OpenCV  4.7.0-dev
Open Source Computer Vision
Customising and Debugging the detection system

There are many hyperparameters that are involved in the detection of a chart.The default values are chosen to maximize the detections in the average case. But these might not be best for your use case.These values can be configured to improve the accuracy for a particular use case. To do this, you would need to create an instance of DetectorParameters.

mcc::Ptr<DetectorParameters> params = mcc::DetectorParameters::create();

It contains a lot of values, the complete list can be found in the documentation for DetectorParameters. For this tutorial we will be playing with the value of maxError. The other values can be configured similarly.

maxError controls how much error is allowed in detection. Like if some chart cell is occluded. It will increase the error. The default value allows some level of tolerance to occlusions, increasing(or decreasing) maxError, will increase(or decrease) this tolerance.

You can change its value simply like this.

params->maxError = 0.5;

To use this in the detection system, you would need to pass it to the process function.

Ptr<CCheckerDetector> detector = CCheckerDetector::create();
detector->process(image, chartType, params = params);

Thats how easy is it to play with the values. But there is a catch, there are a lot of parts in the detection pipeline. If you simply run it like this you would not be able to see the effect of this change in isolation. It is possible that the preceding parts detected no possible colorchecker candidates, and so changing the value of maxError will have no effect. Luckily OpenCV provides a solution for this. You can make the code output a multiple images, each one showing the effect of one part of the pipeling. This is disabled by default.

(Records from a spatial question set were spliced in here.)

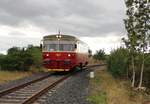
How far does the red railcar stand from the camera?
31141 mm

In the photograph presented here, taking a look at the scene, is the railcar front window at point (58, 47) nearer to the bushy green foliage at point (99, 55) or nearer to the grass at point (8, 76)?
the grass at point (8, 76)

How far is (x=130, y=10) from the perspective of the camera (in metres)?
23.1

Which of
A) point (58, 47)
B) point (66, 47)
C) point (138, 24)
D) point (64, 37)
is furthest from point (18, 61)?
point (138, 24)

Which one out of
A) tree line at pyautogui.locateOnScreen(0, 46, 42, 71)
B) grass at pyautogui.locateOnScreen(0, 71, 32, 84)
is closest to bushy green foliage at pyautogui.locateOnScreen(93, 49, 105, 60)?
tree line at pyautogui.locateOnScreen(0, 46, 42, 71)

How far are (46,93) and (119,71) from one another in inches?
450

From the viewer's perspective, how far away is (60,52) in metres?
31.2

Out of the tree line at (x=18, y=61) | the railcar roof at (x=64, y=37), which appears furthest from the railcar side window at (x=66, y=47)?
the tree line at (x=18, y=61)

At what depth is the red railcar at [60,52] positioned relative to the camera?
31.1 m

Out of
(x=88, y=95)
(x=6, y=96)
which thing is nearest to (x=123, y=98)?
(x=88, y=95)

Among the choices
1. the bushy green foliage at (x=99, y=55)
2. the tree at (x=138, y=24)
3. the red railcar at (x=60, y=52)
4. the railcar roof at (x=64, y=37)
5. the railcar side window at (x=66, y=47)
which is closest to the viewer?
the tree at (x=138, y=24)

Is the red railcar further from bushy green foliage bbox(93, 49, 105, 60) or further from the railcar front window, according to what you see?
bushy green foliage bbox(93, 49, 105, 60)

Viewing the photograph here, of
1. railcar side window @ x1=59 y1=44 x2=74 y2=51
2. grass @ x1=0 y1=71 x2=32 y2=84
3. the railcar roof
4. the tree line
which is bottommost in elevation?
grass @ x1=0 y1=71 x2=32 y2=84

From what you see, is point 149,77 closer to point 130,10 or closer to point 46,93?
point 130,10

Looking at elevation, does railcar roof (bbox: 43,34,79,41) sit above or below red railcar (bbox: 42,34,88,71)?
above
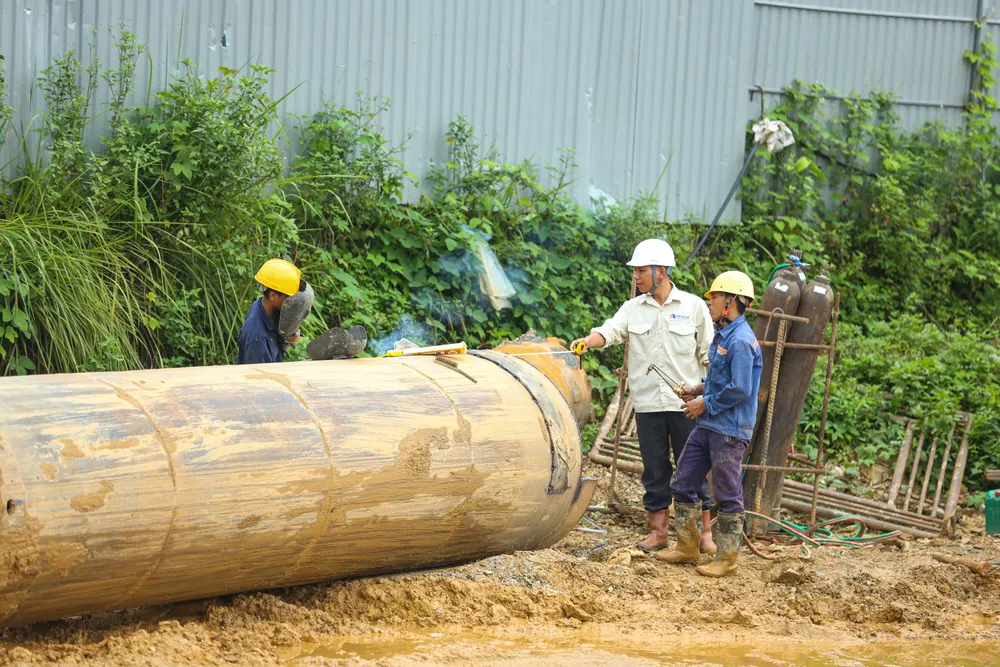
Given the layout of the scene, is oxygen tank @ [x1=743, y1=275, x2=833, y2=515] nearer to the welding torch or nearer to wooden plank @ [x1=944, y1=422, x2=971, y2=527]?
the welding torch

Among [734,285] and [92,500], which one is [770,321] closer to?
[734,285]

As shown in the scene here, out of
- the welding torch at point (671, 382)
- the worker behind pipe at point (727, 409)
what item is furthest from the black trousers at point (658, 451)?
the worker behind pipe at point (727, 409)

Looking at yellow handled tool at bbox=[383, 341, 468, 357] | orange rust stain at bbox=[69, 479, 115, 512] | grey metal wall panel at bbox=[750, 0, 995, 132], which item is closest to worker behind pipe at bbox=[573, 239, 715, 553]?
yellow handled tool at bbox=[383, 341, 468, 357]

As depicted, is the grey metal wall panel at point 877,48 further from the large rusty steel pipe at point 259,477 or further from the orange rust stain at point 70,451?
the orange rust stain at point 70,451

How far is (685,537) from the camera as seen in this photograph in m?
6.04

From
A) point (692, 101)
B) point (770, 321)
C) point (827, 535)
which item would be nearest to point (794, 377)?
point (770, 321)

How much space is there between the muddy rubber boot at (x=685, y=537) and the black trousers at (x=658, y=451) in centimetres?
26

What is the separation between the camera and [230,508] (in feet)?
13.4

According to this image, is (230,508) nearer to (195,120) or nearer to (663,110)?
(195,120)

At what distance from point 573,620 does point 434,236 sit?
4684mm

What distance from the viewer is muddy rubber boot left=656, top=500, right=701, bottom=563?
604 centimetres

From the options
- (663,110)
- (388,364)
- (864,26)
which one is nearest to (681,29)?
(663,110)

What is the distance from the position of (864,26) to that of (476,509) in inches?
331

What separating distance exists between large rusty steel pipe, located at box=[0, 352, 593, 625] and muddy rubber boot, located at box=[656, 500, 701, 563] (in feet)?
3.05
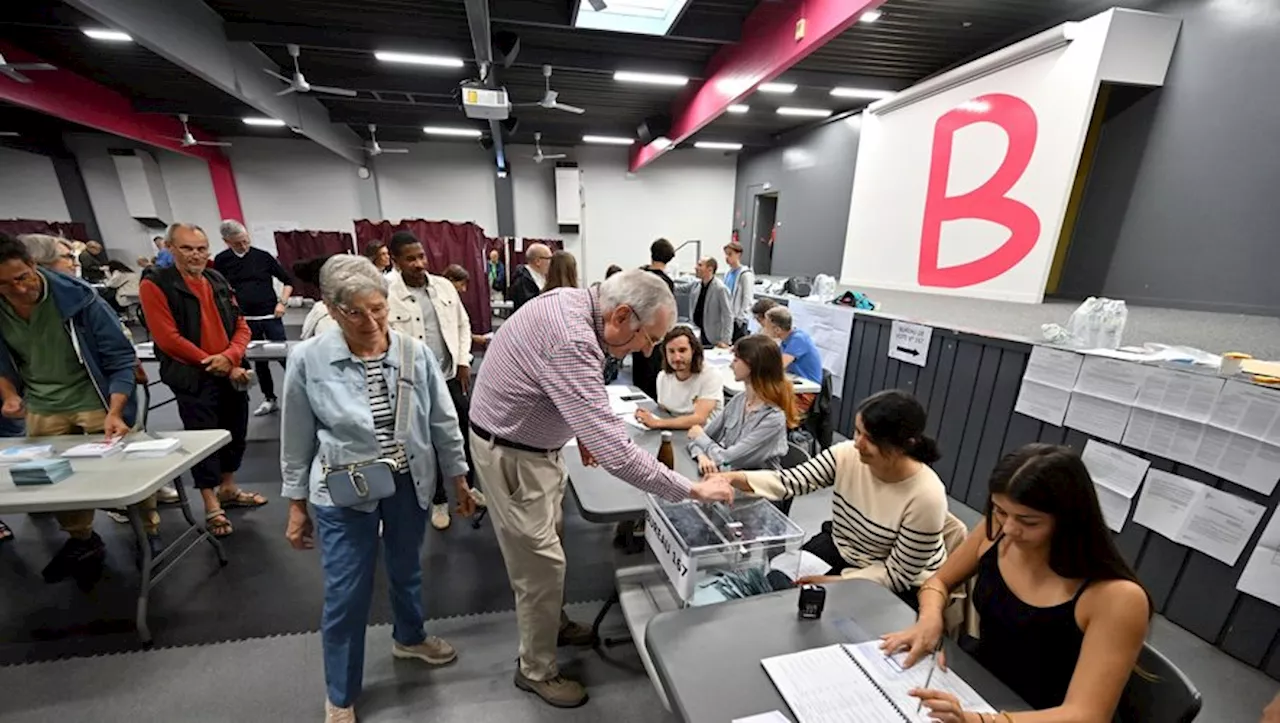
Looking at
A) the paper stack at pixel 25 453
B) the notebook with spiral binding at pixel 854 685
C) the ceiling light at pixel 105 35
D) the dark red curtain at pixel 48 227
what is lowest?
the paper stack at pixel 25 453

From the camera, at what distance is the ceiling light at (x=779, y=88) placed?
18.7ft

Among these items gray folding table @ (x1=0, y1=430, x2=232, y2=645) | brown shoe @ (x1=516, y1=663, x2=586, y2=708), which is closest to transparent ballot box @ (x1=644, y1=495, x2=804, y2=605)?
brown shoe @ (x1=516, y1=663, x2=586, y2=708)

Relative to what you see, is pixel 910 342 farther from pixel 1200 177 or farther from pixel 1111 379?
pixel 1200 177

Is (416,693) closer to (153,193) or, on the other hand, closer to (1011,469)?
(1011,469)

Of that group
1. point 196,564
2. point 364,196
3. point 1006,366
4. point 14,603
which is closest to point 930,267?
point 1006,366

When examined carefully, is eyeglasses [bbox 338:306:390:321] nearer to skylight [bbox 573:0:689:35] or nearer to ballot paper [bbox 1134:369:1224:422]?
ballot paper [bbox 1134:369:1224:422]

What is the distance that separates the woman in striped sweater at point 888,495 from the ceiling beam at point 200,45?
5.70 metres

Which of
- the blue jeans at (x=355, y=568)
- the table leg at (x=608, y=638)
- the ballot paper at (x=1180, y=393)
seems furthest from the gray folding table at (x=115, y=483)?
the ballot paper at (x=1180, y=393)

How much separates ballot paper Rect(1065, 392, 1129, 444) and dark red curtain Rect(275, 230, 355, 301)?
1096 centimetres

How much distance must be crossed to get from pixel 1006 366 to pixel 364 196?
1186cm

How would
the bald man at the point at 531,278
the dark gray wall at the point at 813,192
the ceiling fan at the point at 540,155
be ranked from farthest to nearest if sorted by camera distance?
the ceiling fan at the point at 540,155, the dark gray wall at the point at 813,192, the bald man at the point at 531,278

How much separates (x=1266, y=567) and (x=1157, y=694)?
1704 millimetres

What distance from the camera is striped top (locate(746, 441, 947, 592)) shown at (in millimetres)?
1442

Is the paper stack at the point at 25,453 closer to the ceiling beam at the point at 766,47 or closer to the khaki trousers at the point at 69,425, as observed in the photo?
the khaki trousers at the point at 69,425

To do this : Open the file opencv_contrib/modules/mcc/include/opencv2/mcc/checker_detector.hpp, near the top there is this line

// #define MCC_DEBUG

Uncomment this line and rebuild opencv. After this whenever you run the detector, It will show you multiple images, each corresponding to a part of the pipeline. Also you might see some repetetions like first you will see Thresholding Output, then some more images, and again Thresholding Output corresponding to same image, but slightly different from previous one, it is because internally the image is thesholded multiple times, with different parameters to adjust for different possible sizes of the colorchecker.